» **Task requirements**
Please output the entries below from the line that contains "Is the location" through the final line, reproduced exactly and alone.

» **Data section**

begin

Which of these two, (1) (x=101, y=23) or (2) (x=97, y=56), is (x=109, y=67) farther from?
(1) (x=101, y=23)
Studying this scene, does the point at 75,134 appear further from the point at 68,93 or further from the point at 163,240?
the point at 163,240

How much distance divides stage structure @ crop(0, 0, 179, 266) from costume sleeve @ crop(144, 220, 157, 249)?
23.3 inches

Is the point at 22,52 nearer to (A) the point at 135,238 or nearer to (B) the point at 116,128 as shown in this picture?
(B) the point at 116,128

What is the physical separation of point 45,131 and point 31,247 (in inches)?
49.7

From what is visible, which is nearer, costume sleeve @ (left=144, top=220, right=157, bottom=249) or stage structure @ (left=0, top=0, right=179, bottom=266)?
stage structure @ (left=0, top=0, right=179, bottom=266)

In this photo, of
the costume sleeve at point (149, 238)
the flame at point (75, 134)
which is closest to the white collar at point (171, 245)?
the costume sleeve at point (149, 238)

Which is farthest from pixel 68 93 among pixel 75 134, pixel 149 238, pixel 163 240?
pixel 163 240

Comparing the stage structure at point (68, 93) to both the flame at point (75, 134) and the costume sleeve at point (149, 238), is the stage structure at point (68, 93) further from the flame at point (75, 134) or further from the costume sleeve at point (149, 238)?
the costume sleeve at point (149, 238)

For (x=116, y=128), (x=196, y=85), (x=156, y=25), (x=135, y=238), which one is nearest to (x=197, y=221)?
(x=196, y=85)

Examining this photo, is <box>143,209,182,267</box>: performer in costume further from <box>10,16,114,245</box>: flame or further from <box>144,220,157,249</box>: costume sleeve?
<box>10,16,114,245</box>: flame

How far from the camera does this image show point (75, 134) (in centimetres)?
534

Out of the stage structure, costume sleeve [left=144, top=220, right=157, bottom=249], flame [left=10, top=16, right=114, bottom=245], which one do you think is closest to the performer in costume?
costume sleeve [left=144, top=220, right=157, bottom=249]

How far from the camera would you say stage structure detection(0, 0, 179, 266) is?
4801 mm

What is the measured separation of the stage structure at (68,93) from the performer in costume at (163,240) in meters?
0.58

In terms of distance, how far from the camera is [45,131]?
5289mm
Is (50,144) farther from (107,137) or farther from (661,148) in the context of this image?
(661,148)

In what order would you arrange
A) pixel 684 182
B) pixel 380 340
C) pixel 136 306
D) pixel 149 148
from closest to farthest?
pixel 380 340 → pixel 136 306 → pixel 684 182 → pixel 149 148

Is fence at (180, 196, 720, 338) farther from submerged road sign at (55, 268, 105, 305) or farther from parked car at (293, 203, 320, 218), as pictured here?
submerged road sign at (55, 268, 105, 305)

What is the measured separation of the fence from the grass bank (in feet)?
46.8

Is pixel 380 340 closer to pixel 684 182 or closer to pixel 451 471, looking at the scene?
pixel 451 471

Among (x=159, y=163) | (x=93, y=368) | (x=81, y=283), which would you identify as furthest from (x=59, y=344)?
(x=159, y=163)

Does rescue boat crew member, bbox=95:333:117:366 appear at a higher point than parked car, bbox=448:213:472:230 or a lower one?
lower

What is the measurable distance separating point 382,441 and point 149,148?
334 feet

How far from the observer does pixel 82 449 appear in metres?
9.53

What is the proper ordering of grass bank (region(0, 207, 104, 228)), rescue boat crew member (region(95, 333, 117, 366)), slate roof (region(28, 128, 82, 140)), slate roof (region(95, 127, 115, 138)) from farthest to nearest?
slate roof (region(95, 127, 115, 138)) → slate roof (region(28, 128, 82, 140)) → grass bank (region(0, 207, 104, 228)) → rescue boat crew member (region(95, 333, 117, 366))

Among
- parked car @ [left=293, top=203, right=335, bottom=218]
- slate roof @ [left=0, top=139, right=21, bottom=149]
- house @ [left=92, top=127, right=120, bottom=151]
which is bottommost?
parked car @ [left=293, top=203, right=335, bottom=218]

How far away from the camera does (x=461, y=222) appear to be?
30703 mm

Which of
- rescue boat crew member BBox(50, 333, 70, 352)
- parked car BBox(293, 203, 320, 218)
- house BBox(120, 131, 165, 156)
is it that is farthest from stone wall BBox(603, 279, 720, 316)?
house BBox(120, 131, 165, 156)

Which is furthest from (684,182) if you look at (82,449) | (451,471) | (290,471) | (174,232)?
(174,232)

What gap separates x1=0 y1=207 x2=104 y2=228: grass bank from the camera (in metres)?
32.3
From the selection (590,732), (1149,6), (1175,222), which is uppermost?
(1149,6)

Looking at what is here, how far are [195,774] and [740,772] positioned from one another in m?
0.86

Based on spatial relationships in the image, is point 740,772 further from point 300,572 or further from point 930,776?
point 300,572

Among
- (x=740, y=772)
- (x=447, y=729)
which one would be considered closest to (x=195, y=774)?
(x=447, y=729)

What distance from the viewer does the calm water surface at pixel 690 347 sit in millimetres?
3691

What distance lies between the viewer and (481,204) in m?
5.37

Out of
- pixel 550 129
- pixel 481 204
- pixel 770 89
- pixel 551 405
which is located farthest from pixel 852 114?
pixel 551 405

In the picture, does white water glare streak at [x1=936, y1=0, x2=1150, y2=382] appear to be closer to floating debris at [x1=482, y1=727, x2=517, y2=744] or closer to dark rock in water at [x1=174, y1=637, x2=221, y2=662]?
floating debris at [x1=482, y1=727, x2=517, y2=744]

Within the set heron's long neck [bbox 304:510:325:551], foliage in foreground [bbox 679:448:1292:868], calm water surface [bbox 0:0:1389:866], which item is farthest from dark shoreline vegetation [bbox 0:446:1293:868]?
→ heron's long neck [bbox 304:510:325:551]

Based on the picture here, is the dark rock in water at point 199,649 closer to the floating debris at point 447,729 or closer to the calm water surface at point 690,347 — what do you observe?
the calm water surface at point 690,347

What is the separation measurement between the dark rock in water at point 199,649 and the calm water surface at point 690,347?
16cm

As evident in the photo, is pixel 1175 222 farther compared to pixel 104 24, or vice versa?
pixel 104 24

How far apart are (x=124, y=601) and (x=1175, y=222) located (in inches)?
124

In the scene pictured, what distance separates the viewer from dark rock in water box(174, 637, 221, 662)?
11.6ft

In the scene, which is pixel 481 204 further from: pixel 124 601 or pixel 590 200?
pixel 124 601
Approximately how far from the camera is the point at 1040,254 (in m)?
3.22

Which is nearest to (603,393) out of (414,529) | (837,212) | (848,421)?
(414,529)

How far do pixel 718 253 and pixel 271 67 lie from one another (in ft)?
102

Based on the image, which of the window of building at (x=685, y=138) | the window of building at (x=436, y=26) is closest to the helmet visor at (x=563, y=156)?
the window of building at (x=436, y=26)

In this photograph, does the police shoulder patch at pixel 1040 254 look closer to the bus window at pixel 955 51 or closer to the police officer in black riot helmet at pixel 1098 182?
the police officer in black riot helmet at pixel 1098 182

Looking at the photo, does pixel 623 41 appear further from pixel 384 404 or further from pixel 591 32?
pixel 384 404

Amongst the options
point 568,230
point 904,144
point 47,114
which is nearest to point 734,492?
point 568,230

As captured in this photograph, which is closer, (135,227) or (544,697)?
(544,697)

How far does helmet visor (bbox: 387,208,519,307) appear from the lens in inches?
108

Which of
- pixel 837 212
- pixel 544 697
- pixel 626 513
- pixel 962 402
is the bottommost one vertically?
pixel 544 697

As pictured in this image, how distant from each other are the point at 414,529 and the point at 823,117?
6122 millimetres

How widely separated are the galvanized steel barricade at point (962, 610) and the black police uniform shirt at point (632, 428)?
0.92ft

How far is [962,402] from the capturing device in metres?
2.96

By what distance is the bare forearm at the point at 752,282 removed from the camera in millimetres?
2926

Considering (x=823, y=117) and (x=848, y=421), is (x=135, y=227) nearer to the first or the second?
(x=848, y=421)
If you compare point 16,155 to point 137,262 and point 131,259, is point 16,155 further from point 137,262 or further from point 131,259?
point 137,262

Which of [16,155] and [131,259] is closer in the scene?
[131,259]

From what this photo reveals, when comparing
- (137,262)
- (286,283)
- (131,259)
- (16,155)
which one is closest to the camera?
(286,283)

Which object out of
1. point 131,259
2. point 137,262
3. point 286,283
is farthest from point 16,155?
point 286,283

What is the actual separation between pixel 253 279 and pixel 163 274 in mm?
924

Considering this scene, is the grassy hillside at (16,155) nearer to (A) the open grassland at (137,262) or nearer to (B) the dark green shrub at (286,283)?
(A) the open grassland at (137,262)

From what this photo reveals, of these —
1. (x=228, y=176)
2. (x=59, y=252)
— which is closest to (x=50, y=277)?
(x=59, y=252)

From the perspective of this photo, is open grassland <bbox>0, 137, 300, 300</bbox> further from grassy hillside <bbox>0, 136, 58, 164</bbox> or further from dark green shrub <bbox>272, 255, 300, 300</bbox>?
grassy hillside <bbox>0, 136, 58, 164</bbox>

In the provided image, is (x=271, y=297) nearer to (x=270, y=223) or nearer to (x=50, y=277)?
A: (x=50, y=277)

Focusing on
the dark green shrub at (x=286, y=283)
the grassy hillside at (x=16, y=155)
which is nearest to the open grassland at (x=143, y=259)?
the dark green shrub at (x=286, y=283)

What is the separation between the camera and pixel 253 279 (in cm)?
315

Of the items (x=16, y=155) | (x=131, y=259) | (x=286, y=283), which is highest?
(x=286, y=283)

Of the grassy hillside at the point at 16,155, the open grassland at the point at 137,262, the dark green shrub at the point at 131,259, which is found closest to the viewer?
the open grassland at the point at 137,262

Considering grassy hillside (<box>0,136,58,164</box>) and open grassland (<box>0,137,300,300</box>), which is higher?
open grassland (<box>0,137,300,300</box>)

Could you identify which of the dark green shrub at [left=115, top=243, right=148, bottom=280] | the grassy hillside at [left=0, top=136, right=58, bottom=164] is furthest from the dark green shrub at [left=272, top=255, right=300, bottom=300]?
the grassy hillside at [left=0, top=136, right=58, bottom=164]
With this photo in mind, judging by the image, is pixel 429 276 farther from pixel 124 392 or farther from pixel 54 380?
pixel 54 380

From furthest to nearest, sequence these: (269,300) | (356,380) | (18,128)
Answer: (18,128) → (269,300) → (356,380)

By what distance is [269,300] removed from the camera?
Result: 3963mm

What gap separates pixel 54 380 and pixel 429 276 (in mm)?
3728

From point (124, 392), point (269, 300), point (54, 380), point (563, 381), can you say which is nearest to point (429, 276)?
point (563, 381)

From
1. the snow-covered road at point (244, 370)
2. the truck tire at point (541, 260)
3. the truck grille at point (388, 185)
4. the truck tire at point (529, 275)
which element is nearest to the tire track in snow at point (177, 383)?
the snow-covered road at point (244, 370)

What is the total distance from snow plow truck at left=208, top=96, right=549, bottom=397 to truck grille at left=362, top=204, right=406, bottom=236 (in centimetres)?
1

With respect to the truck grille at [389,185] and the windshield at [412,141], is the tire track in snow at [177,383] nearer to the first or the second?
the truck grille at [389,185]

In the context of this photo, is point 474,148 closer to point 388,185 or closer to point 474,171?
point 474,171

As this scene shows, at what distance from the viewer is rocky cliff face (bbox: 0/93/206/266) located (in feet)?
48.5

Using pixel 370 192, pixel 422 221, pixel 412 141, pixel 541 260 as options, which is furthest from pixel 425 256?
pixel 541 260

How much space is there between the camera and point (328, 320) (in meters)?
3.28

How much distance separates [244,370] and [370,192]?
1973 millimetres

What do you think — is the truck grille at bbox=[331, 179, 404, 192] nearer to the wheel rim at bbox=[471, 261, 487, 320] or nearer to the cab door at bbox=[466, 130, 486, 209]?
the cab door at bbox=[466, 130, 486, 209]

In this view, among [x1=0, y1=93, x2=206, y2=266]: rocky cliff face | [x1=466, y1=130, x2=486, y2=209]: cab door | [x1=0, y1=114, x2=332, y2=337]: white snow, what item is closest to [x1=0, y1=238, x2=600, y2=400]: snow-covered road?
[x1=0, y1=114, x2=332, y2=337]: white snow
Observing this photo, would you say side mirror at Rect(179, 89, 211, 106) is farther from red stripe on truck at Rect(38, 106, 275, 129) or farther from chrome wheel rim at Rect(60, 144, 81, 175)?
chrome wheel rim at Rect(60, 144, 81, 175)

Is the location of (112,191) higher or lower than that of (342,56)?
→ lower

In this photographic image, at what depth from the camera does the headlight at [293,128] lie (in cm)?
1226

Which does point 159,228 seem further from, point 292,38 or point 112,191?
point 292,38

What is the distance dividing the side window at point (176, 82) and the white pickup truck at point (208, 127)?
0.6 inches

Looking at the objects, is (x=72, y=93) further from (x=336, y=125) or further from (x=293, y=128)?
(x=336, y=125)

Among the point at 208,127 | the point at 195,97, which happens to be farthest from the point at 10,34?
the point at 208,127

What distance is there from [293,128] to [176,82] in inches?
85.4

end

» **Complete response**
Is the location of (112,191) higher or lower than that of (342,56)?
→ lower

In this photographic image, at what depth from the camera does the headlight at [293,128] lie (in cm)?
1226

Which does point 159,228 seem further from, point 292,38 or point 112,191?
point 292,38

What is the distance dividing the side window at point (176, 82) and the white pickup truck at point (208, 127)?
0.6 inches

Looking at the objects, is (x=72, y=93) further from (x=336, y=125) or further from (x=293, y=128)?
(x=336, y=125)

Among the point at 208,127 | the point at 195,97, which happens to be farthest from the point at 10,34?
the point at 208,127

What distance is there from [293,128] to [176,82] in inches?
85.4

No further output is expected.